Konferansımız, Kürdistanlı ve Türkiyeli göçmenlerin yaşadığı ekonomik, siyasi ve sosyal sorunları hem Almanya boyutuyla ve hem de Türk devleti ile ilişkileri bağlamında ele almıştır. Türkiye’de toplumun önemli aydın, ilerici ve demokratik ve sosyalist birikimin ve değerlerinin yok edildiği 12 Eylül 1980 askeri faşist darbesinin ve onun işkence, katliam, idamlar ve başkaca her türlü zulümle yol açtığı toplumsal travmaların sonuçlarının bugünde hala görüldüğünü belirtti.  Göçün yol açtığı sorunların Almanya devletinin izlediği antidemokratik, baskıcı ve yasakçı politikalarla derinleştirildiğini tespit etmiştir.

Konferansımız, 52 yıllık uzun bir süredir Almanya’da yaşayan ve milyonlarca göçmenin hala eşit sosyal ve siyasal haklara sahip olmayışlarını, seçme ve seçilme hakkından yoksun oluşlarını, göçmenler için çıkarılmış olan ırkçı ve ayırımcı yasalara tabii tutulmalarını şiddetle mahkûm eder. Daha çok seçim dönemlerinde hatırlanan göçmenlerin boş vaatler duymak yerine, demokratik hak ve özgürlüklerini kısıtlayan yasaların ve uygulamaların kaldırılmalarını talep ettiklerinin altını bir kez daha çizmektedir.

Konferansımız, Alman devletinin Almanya’da ikinci büyük göçmen grubunu teşkil eden Kürtlerin kendi kimlikleri ile tanınmamasının hiçbir demokrasi ile bağdaşmadığını, bu politikanın Türkiye, Iran, Suriye ve Irak devletlerinin sömürgeleştirdikleri Kürdistan’daki inkârcı, varlığını yok sayan, kimliğini inkâr eden politikalarının Almanya tarafından sürdürmesidir. Almanya’da yaşayan bir milyon civarında Kürt göçmen gurubunun görülmek istenmemesi, yok sayılması, bu toplumun bir parçası olan, toplumun içinde yaşayanlar bu kitle ile toplum arasına devlet tarafından duvarların, bariyerlerin örülmesidir.

Almanya’da Kürtlerin ve diğer göçmenlerin birlikte yaşamasının önündeki engeller, devletin izlediği ırkçı politikalar, yaptığı yasalar, kriminalize edici uygulamalar ve ırkçı faşist harekete verdiği destektir.

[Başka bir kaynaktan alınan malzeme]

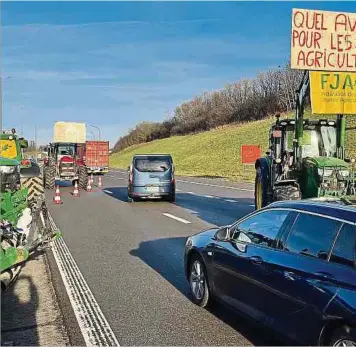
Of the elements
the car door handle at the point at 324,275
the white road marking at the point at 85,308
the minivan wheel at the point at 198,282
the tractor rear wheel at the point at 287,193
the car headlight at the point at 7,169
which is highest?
the car headlight at the point at 7,169

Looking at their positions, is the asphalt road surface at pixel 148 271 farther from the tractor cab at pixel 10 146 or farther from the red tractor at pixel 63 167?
the red tractor at pixel 63 167

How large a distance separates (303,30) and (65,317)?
391 inches

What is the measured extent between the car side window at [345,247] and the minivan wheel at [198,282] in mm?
2237

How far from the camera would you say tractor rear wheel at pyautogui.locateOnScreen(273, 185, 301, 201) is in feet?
38.3

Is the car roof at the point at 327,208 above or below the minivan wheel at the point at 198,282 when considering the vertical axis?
above

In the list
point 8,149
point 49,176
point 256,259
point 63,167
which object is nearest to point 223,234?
point 256,259

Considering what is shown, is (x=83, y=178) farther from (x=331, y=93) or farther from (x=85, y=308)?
(x=85, y=308)

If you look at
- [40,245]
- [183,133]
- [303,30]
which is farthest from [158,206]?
[183,133]

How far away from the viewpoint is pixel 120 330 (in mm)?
5387

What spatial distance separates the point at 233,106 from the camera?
290 feet

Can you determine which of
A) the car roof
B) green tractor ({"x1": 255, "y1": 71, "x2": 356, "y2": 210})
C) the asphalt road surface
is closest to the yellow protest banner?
green tractor ({"x1": 255, "y1": 71, "x2": 356, "y2": 210})

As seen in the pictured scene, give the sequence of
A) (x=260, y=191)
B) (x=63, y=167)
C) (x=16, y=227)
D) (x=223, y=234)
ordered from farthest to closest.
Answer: (x=63, y=167) → (x=260, y=191) → (x=16, y=227) → (x=223, y=234)

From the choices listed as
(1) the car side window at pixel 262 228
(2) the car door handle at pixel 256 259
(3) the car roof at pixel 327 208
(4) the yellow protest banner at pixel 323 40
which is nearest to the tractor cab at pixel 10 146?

Almanya genelinde terörle mücadele yasasıyla başta Kürt kurumları olmak üzere tüm ilerici, devrimci, demokratik kurumların, bu kurumların yöneticilerine yasaklar getirilmektedir. Aktiv Siyasilerin oturumlarının iade edilmesi, sınırdışı edilme ve dosyalarının yeniden açılmasına son verilmelidir.

Almanya da yaşayan Göçmenler, Hıristiyanlık, Ezidilik, Alevilik ve İslam gibi farklı dinsel inançlara sahiptir; bundan dolayı Konferansımız dinler arası diyalog, hoşgörü ve eşitliği savunur.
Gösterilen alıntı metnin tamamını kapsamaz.